#### [EXERCISE REQUIREMENTS]
Copy out word for word the stretch of material from the line containing "Looking at the white" through the line containing "316 centimetres", including both of those lines.

#### [EXERCISE INPUT]
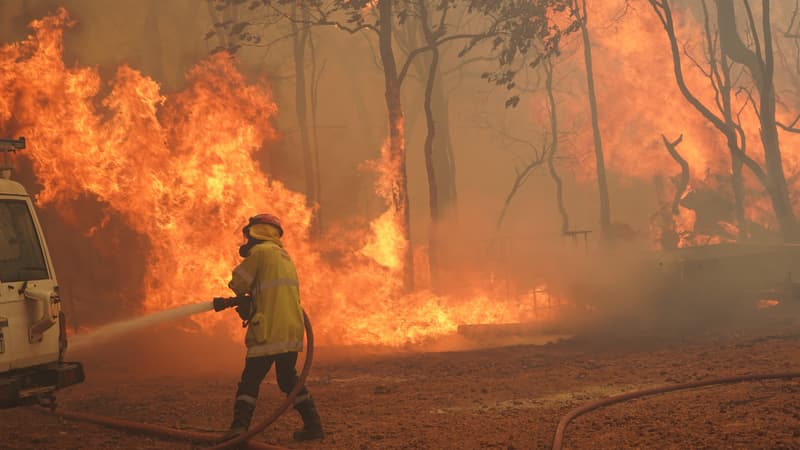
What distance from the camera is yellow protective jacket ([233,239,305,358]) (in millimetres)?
6902

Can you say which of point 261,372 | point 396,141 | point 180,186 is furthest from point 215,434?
point 396,141

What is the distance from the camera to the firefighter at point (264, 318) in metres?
6.90

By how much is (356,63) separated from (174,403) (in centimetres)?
3848

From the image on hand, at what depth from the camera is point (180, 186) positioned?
52.1 feet

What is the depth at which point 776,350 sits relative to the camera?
10844 mm

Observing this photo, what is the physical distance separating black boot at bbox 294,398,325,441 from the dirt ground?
0.10 m

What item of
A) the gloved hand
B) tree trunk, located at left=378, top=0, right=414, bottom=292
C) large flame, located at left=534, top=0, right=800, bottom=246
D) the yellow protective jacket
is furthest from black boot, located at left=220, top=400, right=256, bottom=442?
large flame, located at left=534, top=0, right=800, bottom=246

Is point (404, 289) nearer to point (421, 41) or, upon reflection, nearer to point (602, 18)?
point (421, 41)

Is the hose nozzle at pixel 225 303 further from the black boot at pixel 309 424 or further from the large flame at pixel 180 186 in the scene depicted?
the large flame at pixel 180 186

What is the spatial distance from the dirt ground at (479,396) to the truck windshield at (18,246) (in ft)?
5.27

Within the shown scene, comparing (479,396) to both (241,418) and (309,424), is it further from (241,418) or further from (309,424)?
(241,418)

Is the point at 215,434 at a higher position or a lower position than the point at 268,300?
lower

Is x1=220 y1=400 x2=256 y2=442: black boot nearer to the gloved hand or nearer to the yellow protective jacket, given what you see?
the yellow protective jacket

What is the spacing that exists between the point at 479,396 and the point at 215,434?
323 centimetres
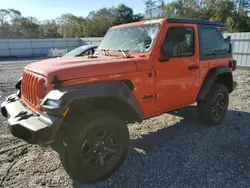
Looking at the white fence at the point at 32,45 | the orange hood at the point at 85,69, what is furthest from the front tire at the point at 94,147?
the white fence at the point at 32,45

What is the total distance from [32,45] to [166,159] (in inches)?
960

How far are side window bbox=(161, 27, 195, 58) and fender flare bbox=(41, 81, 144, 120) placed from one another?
3.01 ft

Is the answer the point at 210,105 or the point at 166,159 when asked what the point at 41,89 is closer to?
the point at 166,159

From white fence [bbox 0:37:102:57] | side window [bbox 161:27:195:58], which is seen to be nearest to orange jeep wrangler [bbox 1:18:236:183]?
side window [bbox 161:27:195:58]

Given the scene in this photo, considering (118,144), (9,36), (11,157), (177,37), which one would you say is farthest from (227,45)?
(9,36)

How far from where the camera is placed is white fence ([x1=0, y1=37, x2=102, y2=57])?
23219mm

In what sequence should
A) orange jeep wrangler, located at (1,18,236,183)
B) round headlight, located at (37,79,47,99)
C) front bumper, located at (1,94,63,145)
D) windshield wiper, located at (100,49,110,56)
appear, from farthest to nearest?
windshield wiper, located at (100,49,110,56), round headlight, located at (37,79,47,99), orange jeep wrangler, located at (1,18,236,183), front bumper, located at (1,94,63,145)

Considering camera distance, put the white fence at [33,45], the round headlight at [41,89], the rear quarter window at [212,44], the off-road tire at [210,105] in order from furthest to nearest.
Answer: the white fence at [33,45] < the off-road tire at [210,105] < the rear quarter window at [212,44] < the round headlight at [41,89]

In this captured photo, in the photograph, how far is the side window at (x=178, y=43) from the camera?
316 centimetres

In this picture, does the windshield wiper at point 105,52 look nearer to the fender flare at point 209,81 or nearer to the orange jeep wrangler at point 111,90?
the orange jeep wrangler at point 111,90

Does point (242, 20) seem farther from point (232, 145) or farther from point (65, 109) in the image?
point (65, 109)

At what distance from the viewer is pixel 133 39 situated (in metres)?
3.52

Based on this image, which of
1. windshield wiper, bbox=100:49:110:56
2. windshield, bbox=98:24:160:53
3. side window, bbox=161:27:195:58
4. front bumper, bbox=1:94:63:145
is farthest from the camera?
windshield wiper, bbox=100:49:110:56

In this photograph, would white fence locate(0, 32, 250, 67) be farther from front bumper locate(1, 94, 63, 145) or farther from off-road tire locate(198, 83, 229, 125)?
front bumper locate(1, 94, 63, 145)
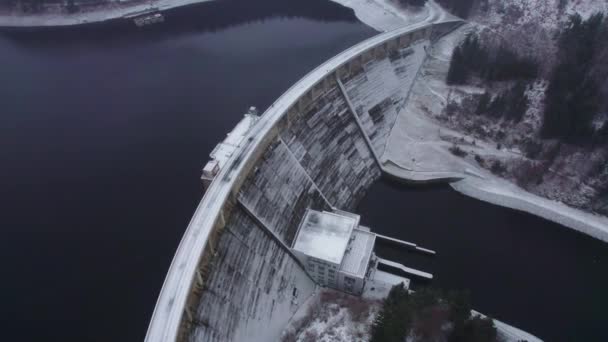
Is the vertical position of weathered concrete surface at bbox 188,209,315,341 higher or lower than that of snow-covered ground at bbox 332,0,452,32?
lower

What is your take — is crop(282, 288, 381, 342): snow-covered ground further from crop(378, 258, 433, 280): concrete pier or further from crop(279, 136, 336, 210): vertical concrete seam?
crop(279, 136, 336, 210): vertical concrete seam

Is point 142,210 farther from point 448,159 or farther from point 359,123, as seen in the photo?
point 448,159

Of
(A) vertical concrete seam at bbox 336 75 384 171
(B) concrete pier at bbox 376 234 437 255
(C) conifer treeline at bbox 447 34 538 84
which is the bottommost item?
(B) concrete pier at bbox 376 234 437 255

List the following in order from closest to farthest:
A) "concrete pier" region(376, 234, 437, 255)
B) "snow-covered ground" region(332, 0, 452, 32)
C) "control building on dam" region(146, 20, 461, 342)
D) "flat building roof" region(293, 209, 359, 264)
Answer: "control building on dam" region(146, 20, 461, 342)
"flat building roof" region(293, 209, 359, 264)
"concrete pier" region(376, 234, 437, 255)
"snow-covered ground" region(332, 0, 452, 32)

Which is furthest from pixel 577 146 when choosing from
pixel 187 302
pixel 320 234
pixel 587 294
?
pixel 187 302

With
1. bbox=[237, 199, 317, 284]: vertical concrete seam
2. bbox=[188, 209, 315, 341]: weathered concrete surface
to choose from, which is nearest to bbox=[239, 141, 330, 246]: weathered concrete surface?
bbox=[237, 199, 317, 284]: vertical concrete seam

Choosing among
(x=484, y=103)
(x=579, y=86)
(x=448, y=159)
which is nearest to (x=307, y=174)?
(x=448, y=159)

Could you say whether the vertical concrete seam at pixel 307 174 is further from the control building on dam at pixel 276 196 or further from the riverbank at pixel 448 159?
the riverbank at pixel 448 159

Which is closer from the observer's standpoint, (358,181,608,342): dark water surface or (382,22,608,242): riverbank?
(358,181,608,342): dark water surface
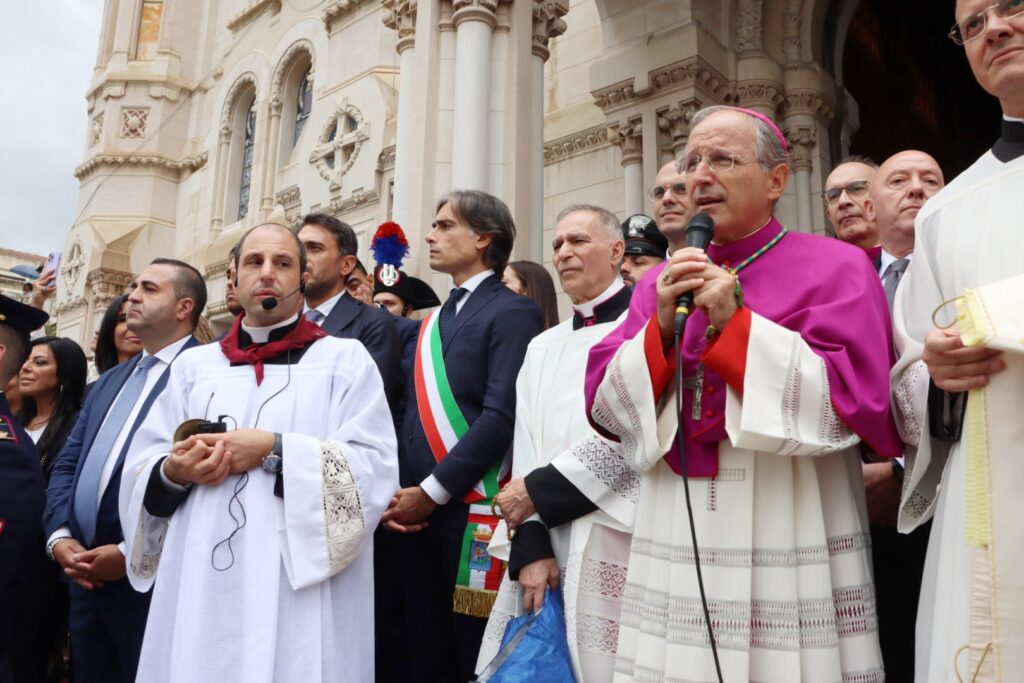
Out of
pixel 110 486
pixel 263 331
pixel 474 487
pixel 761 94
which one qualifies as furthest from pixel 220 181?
pixel 474 487

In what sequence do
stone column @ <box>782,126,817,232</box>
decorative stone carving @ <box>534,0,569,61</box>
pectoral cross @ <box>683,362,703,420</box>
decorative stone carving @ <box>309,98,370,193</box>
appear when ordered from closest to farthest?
pectoral cross @ <box>683,362,703,420</box>, decorative stone carving @ <box>534,0,569,61</box>, stone column @ <box>782,126,817,232</box>, decorative stone carving @ <box>309,98,370,193</box>

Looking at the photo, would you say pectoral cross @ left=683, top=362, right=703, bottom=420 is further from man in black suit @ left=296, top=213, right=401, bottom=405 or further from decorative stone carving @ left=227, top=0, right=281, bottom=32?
decorative stone carving @ left=227, top=0, right=281, bottom=32

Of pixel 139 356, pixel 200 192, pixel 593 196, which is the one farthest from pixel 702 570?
pixel 200 192

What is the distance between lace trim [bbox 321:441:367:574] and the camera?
251 cm

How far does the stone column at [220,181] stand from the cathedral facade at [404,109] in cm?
4

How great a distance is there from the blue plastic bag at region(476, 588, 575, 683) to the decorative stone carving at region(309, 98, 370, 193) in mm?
9819

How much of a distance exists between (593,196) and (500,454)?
19.4 ft

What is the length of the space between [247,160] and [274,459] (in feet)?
44.4

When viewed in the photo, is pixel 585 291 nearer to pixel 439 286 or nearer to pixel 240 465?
pixel 240 465

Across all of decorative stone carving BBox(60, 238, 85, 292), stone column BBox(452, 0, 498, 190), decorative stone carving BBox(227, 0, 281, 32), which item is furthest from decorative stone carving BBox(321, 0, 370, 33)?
decorative stone carving BBox(60, 238, 85, 292)

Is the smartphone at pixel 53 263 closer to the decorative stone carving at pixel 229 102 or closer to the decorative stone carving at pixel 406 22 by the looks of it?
the decorative stone carving at pixel 406 22

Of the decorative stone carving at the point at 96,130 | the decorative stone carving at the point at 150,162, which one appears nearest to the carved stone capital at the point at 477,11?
the decorative stone carving at the point at 150,162

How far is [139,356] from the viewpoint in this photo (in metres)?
A: 3.71

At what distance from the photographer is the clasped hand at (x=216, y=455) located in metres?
2.42
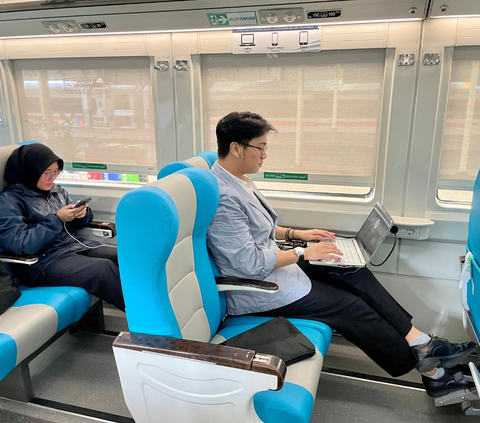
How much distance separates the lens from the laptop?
2211mm

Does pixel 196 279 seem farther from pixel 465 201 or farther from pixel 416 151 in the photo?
pixel 465 201

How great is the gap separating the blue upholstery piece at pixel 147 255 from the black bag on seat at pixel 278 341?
392mm

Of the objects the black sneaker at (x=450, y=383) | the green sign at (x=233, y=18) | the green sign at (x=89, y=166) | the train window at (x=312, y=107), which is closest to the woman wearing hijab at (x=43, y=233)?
the green sign at (x=89, y=166)

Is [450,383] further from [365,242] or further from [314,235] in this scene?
[314,235]

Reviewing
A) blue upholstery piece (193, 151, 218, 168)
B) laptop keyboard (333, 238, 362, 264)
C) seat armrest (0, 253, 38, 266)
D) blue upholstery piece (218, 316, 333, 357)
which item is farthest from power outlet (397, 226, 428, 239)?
seat armrest (0, 253, 38, 266)

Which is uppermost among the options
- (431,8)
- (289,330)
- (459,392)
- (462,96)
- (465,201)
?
(431,8)

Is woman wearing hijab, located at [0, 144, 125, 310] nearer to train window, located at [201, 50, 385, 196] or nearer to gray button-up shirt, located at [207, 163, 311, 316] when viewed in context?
gray button-up shirt, located at [207, 163, 311, 316]

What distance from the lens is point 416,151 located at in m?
2.65

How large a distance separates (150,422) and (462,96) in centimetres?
261

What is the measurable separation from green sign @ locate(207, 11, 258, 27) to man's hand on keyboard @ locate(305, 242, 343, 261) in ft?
4.56

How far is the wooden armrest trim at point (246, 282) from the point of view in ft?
6.68

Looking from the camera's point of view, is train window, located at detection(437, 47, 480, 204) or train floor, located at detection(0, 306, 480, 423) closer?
train floor, located at detection(0, 306, 480, 423)

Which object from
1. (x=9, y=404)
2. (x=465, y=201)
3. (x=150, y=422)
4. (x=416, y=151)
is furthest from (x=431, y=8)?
(x=9, y=404)

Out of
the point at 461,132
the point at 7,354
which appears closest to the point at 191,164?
the point at 7,354
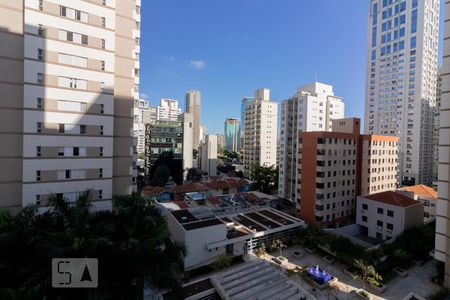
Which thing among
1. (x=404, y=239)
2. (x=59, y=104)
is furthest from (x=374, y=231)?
(x=59, y=104)

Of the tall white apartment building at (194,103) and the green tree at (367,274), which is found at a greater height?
the tall white apartment building at (194,103)

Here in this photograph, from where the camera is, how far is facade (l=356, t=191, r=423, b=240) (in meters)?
28.2

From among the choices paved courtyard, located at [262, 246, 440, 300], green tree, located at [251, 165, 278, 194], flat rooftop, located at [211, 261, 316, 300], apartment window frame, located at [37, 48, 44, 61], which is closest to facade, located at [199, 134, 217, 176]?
green tree, located at [251, 165, 278, 194]

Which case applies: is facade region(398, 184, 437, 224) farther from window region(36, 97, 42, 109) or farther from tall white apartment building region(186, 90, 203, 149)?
tall white apartment building region(186, 90, 203, 149)

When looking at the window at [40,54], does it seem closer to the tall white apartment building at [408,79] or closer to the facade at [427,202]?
the facade at [427,202]

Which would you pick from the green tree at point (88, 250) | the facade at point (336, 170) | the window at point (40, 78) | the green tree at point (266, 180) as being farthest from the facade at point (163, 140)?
the green tree at point (88, 250)

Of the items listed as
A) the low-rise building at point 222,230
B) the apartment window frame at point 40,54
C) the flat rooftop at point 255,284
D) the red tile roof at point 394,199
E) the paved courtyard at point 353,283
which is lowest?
the paved courtyard at point 353,283

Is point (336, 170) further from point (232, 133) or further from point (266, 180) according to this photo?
point (232, 133)

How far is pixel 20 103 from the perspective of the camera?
17781mm

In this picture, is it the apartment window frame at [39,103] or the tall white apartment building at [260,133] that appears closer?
the apartment window frame at [39,103]

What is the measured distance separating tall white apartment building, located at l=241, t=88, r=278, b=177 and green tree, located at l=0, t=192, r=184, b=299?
57635 mm

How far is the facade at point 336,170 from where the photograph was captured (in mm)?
33094
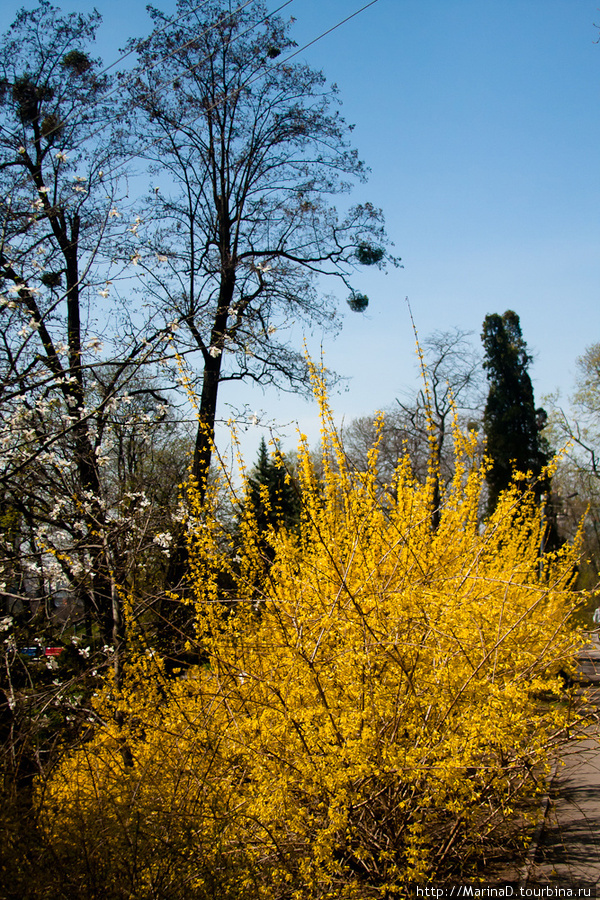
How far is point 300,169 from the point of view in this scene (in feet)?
37.7

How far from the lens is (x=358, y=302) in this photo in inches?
396

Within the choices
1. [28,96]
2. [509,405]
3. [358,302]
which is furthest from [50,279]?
[509,405]

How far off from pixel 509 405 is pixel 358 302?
1626cm

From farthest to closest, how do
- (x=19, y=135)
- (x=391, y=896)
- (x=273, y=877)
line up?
(x=19, y=135) → (x=391, y=896) → (x=273, y=877)

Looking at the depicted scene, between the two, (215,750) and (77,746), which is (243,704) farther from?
(77,746)

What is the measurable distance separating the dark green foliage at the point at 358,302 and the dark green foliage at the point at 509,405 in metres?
15.2

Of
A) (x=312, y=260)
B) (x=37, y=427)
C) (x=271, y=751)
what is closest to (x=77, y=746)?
(x=271, y=751)

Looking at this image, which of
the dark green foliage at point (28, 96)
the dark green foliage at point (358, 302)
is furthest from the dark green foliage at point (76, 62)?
the dark green foliage at point (358, 302)

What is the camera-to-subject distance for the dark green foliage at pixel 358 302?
10.0 metres

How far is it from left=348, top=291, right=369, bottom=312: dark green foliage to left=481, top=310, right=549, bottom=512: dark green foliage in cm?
1525

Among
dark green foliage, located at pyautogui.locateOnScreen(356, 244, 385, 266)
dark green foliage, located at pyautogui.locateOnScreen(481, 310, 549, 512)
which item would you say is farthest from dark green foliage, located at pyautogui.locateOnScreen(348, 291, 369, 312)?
dark green foliage, located at pyautogui.locateOnScreen(481, 310, 549, 512)

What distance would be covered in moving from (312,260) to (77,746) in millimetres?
9777

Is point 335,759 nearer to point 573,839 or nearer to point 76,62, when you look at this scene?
point 573,839

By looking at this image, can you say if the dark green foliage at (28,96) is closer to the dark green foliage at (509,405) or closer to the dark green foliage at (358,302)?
the dark green foliage at (358,302)
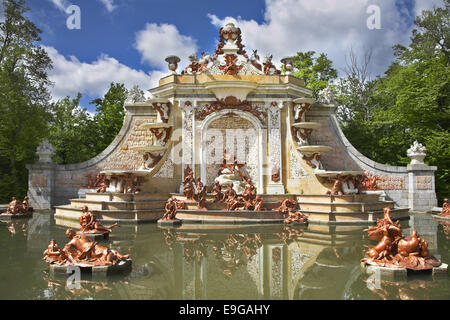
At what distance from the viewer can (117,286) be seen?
5754mm

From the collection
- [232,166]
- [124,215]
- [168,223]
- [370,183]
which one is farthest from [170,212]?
[370,183]

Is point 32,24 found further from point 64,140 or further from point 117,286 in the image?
point 117,286

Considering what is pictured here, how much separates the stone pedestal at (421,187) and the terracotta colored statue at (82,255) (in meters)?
16.5

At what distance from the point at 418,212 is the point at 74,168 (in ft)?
60.9

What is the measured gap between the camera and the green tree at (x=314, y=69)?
29.7 meters

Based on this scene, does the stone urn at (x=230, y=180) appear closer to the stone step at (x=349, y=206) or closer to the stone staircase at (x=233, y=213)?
the stone staircase at (x=233, y=213)

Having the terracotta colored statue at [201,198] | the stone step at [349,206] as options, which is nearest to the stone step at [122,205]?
the terracotta colored statue at [201,198]

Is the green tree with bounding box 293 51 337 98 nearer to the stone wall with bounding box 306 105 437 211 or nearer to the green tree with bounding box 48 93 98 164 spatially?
the stone wall with bounding box 306 105 437 211

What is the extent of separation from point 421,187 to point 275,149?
26.2ft

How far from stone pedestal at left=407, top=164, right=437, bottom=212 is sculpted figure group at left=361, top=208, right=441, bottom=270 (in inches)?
521

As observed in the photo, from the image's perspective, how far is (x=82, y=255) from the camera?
258 inches

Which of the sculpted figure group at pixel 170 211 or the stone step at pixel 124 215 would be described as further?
the stone step at pixel 124 215

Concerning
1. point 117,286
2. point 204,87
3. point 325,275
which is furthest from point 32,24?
point 325,275

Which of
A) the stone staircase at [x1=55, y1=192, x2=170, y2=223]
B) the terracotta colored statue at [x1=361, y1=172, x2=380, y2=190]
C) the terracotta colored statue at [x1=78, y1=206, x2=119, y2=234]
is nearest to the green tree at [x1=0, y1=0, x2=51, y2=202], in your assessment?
the stone staircase at [x1=55, y1=192, x2=170, y2=223]
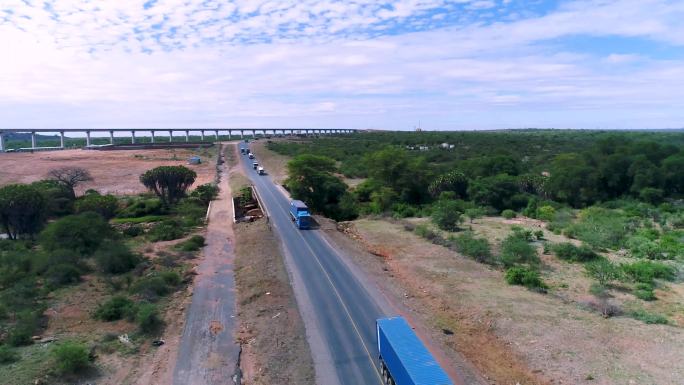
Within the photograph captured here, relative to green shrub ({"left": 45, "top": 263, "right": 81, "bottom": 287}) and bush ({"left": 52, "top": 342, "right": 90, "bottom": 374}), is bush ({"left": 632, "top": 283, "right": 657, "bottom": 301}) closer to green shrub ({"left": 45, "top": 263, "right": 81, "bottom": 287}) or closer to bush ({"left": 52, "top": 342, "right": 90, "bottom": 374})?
bush ({"left": 52, "top": 342, "right": 90, "bottom": 374})

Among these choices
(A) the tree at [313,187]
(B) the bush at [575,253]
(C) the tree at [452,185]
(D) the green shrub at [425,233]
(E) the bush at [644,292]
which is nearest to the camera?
(E) the bush at [644,292]

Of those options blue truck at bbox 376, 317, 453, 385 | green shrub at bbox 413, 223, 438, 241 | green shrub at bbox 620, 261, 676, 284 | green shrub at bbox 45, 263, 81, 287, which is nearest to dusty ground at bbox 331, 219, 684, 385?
green shrub at bbox 620, 261, 676, 284

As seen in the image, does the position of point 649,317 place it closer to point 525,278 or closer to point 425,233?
point 525,278

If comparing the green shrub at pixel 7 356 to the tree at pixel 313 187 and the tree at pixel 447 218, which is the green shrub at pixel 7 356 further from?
the tree at pixel 313 187

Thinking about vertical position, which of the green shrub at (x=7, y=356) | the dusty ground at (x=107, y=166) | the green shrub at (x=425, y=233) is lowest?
the green shrub at (x=7, y=356)

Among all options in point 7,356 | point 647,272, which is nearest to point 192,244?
point 7,356

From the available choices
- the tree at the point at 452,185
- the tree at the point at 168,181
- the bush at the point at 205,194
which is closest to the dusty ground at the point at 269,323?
the bush at the point at 205,194

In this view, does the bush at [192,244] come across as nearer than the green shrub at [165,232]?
Yes
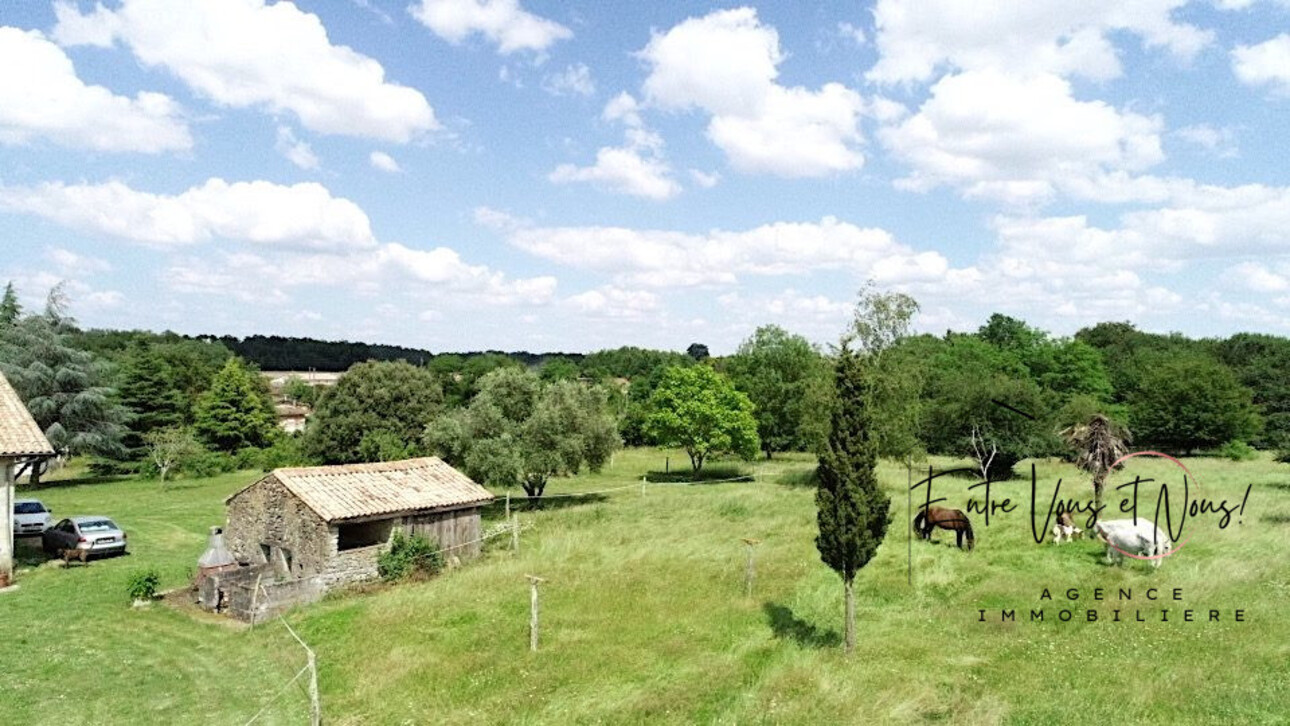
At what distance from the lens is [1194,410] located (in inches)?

#### [EXERCISE OUTPUT]
Looking at the white fence at the point at 32,45 | the orange hood at the point at 85,69, what is furthest from the front tire at the point at 94,147?
the white fence at the point at 32,45

What is the total distance from [32,45] to [166,159] (in inches)?
960

How far are side window bbox=(161, 27, 195, 58) and fender flare bbox=(41, 81, 144, 120) placed from one another?
3.01 ft

Is the answer the point at 210,105 or the point at 166,159 when asked what the point at 41,89 is closer to?
the point at 166,159

From white fence [bbox 0:37:102:57] | side window [bbox 161:27:195:58], which is seen to be nearest to orange jeep wrangler [bbox 1:18:236:183]?
side window [bbox 161:27:195:58]

Given the scene in this photo, considering (118,144), (9,36), (11,157), (177,37), which one would you say is farthest from (227,45)?
(9,36)

How far from where the camera is placed is white fence ([x1=0, y1=37, x2=102, y2=57])?
23219mm

In what sequence should
A) orange jeep wrangler, located at (1,18,236,183)
B) round headlight, located at (37,79,47,99)
C) front bumper, located at (1,94,63,145)
D) windshield wiper, located at (100,49,110,56)
appear, from farthest to nearest?
windshield wiper, located at (100,49,110,56), round headlight, located at (37,79,47,99), orange jeep wrangler, located at (1,18,236,183), front bumper, located at (1,94,63,145)

Considering camera distance, put the white fence at [33,45], the round headlight at [41,89], the rear quarter window at [212,44], the off-road tire at [210,105] in order from furthest to nearest.
Answer: the white fence at [33,45] < the off-road tire at [210,105] < the rear quarter window at [212,44] < the round headlight at [41,89]

In this captured photo, in the photograph, how far is the side window at (x=178, y=43) from the camera?
316 centimetres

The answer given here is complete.